Chapter Text
The first time they called Daenys a mad madwoman, she was only a child.
Her dreams had come on early and there was so much excitement among the family. A dragon dreamer meant so much and more than that, it proved they were better, that Targaryens were simply above the houses they ruled. Everyone listened so intently as she tried to recall all the details of each dream. It helped that she'd been right about a Blackfyre supporter lingering in court and attempting to garner enough support to repeat the whole affair.
But a nervous, mumbling girl is hardly someone to turn to for political advice. Especially, when all she can give is strange, cryptic visions of symbols rather than the legendary visions of her predecessor. If a second Doom was coming, all she would see is a cloud of ash or a crumbling map, certainly frightening but extremely unclear in what it actually portends or how to handle it.
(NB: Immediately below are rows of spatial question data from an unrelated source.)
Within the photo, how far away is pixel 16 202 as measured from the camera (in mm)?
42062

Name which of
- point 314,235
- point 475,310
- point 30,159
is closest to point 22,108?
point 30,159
She was waiting outside a council meeting when she heard some lord say it. She had stuttered out the vision from the previous night and gone to wait in the corridor for Father to take her back, nothing useful, a falling star that burns brightly and quickly leaving several more behind it that blink out one by one until only one remains. She could hear the frustrations of them all from behind the door and then one, she's not sure which, shouted “Why are we putting such stock in the ramblings of a madwoman in the making?” She also heard the way he was silenced.
But she knew he was right. Madness ran in her blood and she could feel it taking root within her.
And it only seemed to grow as she aged.
She was never the glorious figure she was named for.
Every dream she ever had left her screaming and rambling in the night. All the knowledge she was ever granted was the simple fact that tragedy was always due and there was no real way to prevent it meaningfully, but that was hardly something she needed a prophecy to know. Worst of all, it renders time meaningless. How can she not be mad when she feels like she’s seeing the world as it was, is, and will be all at once? Is madness not the loss of reality? Of connection to the world?
Besides, there’ll be at least one child labelled mad with how prodigiously the family has been breeding in recent years. It may as well be her.